Who is Orthodontist?
Orthodontists are qualified dentists, who after graduating from dental school, go on to additional full-time, post-doctoral education in an accredited orthodontic specialty residency program supervised by orthodontists. That advanced specialty training lasts at least two academic years, sometimes more, and includes the study of subjects in biomedical, behavioral and basic sciences, oral biology, and advanced biomechanics. By learning in depth about tooth movement (orthodontics) and guidance of facial and jaw growth and development (dentofacial orthopedics), orthodontists are the uniquely trained experts in dentistry to straighten teeth and align jaws. By the way, “ortho” comes from Greek for “straight” or “correct” and “dontic” means “teeth”, and “dentofacial” is from Greek for “teeth” plus “face” while “ortho” again means “straight” and “pedic” means “child.”

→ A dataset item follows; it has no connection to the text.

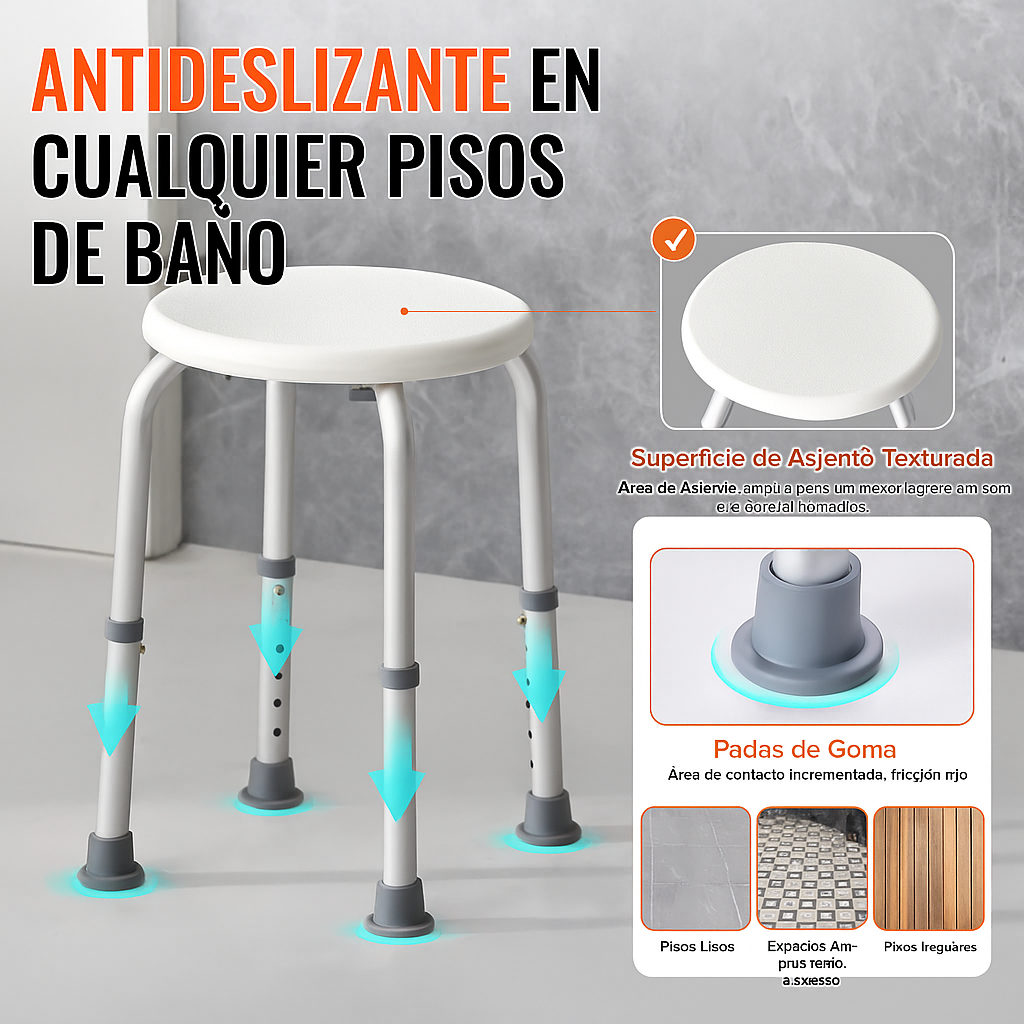 Silla de Ducha Antideslizante Ajustable - Aluminio y PE - Soporta 136 kg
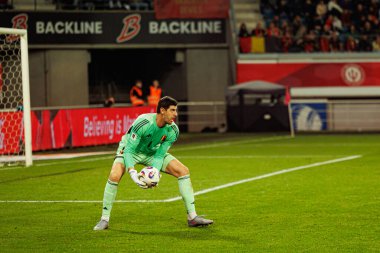 Thibaut Courtois, Belçika ve Kuzey Makedonya milli takımları arasında oynanan 2026 Dünya Kupası ön eleme maçında görüldü (Maciej Rogowski / Ball Raw Images)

ORTHODONTICS AND ORTHOPEDICS
Essentially, while orthodontics entails the management of tooth movement, dentofacial orthopedics involves the guidance of facial/jaw growth and development, which occurs largely during childhood. In both cases, appliances are frequently used – the more familiar braces for orthodontics, and other specialized appliances like expanders, headgears, and bite advancers (depending on what facial/jaw abnormalities are present) for dentofacial orthopedics.
Sometimes orthopedic treatment may precede conventional braces, but often the two are accomplished at the same time. So if your child gets braces and an expander, he’s undergoing orthodontics and dentofacial orthopedics!
WHY ORTHODONTIC TREATEMENT?
There are many advantages to well-aligned teeth, jaws and bite, including easier cleaning, better oral hygiene, clearer speech, and a more pleasant, attractive smile and facial appearance. Though orthodontic treatment can be effective at any age, the American Association of Orthodontists recommends that the first orthodontic assessment should be performed around the age of seven.